LAS REGLAS DEL JUEGO
EN su magnífico libro Tiempo de feminismo, nos cuenta Celia Amorós que Lévi~Strauss, ante la propuesta de ingreso de Marguerite Yourcenar en la Academia de la Lengua Francesa, se opuso sentenciando: «No se cambian las reglas de la tribu.» El feminismo replicaría esta actitud, y con razón. Las reglas de nuestra tribu consisten, precisamente, en que estas mismas reglas están sujetas a revisión, crítica y debate, y a ellas se aplica lo que Savater llama la «perspectiva civilizatoria»: las reglas de todas las tribus están en cuestión; no se puede en rigor argumentar que «no se cambian las reglas de la tribu». Las mujeres debemos cambiar esas reglas que resultan oprimentes y discriminatorias, proponiendo la alianza del feminismo, que ha de asumir el reto de la multiculturalidad, con «una cultura de razones», concluye Celia Amorós.

- **Datos para procesar**
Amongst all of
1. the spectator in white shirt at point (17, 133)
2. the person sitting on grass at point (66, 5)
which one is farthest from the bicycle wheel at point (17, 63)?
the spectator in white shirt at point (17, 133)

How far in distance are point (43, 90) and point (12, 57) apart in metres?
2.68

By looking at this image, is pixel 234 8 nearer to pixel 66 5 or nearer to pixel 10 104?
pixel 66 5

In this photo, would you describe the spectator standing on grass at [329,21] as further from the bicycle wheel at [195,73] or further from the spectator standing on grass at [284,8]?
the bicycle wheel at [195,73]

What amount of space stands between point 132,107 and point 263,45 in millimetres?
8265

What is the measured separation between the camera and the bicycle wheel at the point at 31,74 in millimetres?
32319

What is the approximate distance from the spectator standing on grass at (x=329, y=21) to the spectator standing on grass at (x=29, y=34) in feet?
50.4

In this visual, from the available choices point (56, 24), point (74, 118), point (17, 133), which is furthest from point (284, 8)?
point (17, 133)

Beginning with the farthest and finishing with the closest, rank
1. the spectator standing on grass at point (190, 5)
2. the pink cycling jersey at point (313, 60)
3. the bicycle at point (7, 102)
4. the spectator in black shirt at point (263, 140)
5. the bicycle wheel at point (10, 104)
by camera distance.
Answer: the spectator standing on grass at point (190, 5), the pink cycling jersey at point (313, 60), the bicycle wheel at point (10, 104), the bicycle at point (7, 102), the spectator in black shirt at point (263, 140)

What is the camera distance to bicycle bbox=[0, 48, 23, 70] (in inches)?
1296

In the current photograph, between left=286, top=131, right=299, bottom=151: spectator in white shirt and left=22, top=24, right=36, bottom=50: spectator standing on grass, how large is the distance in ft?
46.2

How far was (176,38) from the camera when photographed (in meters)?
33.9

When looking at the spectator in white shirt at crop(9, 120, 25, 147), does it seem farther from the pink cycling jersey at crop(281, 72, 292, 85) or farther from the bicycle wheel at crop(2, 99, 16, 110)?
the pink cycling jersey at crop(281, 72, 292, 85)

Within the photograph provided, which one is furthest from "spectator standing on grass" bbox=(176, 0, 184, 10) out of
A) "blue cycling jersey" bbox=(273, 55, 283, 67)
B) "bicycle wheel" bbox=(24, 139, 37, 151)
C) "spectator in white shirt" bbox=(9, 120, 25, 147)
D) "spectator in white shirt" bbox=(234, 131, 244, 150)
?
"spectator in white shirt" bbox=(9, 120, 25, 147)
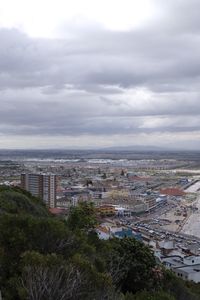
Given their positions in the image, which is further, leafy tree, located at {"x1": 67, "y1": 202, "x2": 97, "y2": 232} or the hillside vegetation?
leafy tree, located at {"x1": 67, "y1": 202, "x2": 97, "y2": 232}

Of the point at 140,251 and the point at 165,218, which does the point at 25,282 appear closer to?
the point at 140,251

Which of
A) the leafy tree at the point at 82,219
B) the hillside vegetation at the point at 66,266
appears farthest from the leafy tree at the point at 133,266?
the leafy tree at the point at 82,219

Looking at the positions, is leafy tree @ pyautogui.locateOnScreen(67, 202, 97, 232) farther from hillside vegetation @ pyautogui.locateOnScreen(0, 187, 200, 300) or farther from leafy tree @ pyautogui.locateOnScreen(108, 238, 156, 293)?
leafy tree @ pyautogui.locateOnScreen(108, 238, 156, 293)

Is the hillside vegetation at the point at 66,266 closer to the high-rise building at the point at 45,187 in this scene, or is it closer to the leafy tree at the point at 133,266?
the leafy tree at the point at 133,266

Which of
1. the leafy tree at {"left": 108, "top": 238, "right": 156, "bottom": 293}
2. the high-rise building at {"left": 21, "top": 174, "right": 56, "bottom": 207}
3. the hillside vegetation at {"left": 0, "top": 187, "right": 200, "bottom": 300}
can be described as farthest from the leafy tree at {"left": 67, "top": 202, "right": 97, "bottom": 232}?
the high-rise building at {"left": 21, "top": 174, "right": 56, "bottom": 207}

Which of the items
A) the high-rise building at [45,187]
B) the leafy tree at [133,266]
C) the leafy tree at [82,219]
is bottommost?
the high-rise building at [45,187]

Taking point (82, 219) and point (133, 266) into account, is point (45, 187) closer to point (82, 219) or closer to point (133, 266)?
point (82, 219)

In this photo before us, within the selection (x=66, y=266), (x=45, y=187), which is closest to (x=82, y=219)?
(x=66, y=266)

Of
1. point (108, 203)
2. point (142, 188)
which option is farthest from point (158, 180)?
point (108, 203)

- **Reto A**
Reproduce tal cual las líneas de los registros, empezando por la línea que contiene "Which of the items" y siguiendo hasta el final de los registros, ambos extremos incluidos.
- **Reto B**
Retoma el texto sobre el feminismo y las reglas de la tribu a partir de donde termina y continúalo.

- **Resultado de la tarea A**
Which of the items
A) the high-rise building at [45,187]
B) the leafy tree at [133,266]
C) the leafy tree at [82,219]
is bottommost?
the high-rise building at [45,187]

Taking point (82, 219) and point (133, 266) into account, is point (45, 187) closer to point (82, 219) or closer to point (133, 266)?
point (82, 219)

In this photo before us, within the selection (x=66, y=266), (x=45, y=187), which is closest to (x=82, y=219)?
(x=66, y=266)

Of
1. point (108, 203)
2. point (142, 188)
which option is farthest from point (158, 180)?
point (108, 203)

- **Resultado de la tarea B**
¿Qué reglas de juego estableceríamos las mujeres? Esta es una cuestión que nos preocupa y que tiene también una especial relevancia respecto al poder. El poder es una pasión humana que la tradición filosófica ha descrito como libido dominandi, esto es, amor a la gloria, deseo de honores y de renombre este deseo de consideración social ya no pertenece en exclusiva a los hombres. Parece claro que a las mujeres el poder nos resulta extraño porque históricamente hemos sido excluidas de él. Lo que hemos practicado es la influencia, el poder indirecto. Dada la falta de experiencia y referentes, incluso existen dudas de que en caso de ejercerlo, lo hagamos de manera diferente a los hombres. Es opinión bastante extendida que las mujeres queremos ocupar puestos de poder para transformar la sociedad o, al menos, para «hacer cosas» y no tanto por el propio poder.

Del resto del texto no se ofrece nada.